:: Assignment ::
Your answer should be the full data, transcribed exactly, with no pictures in it.

[Recorded data]
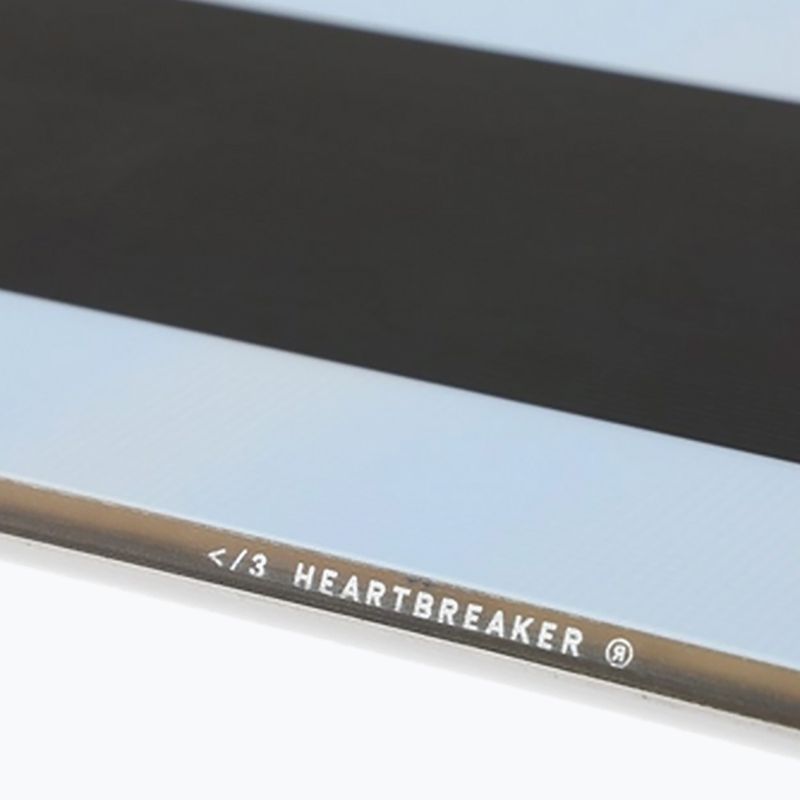 Сноуборд жіночий RIDE Heartbreaker чорно-блакитний 12G0020 8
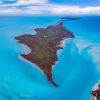 Bahamas Island Seascape paint by numbers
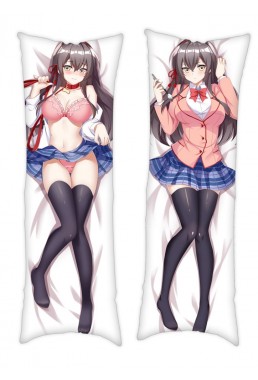 Kawaikereba Hentai demo Suki ni Natte Kuremasuka Anime Dakimakura Japanese Hugging Body PillowCover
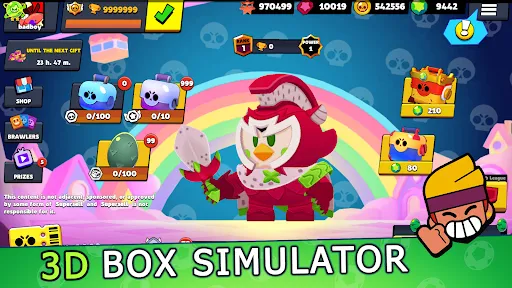 Box Simulator for Brawl Stars | Games | XWorld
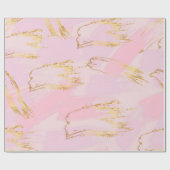 Abstraktes Muster Geschenkpapier (Flach)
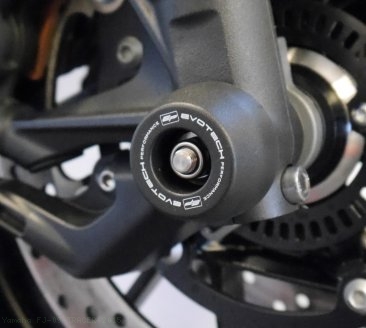 Front Fork Axle Sliders by Evotech Performance Yamaha / FJ-09 TRACER / 2015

:: Answer section ::
 Сноуборд жіночий RIDE Heartbreaker чорно-блакитний 12G0020 8
 Bahamas Island Seascape paint by numbers
 Kawaikereba Hentai demo Suki ni Natte Kuremasuka Anime Dakimakura Japanese Hugging Body PillowCover
 Box Simulator for Brawl Stars | Games | XWorld
 Abstraktes Muster Geschenkpapier (Flach)
 Front Fork Axle Sliders by Evotech Performance Yamaha / FJ-09 TRACER / 2015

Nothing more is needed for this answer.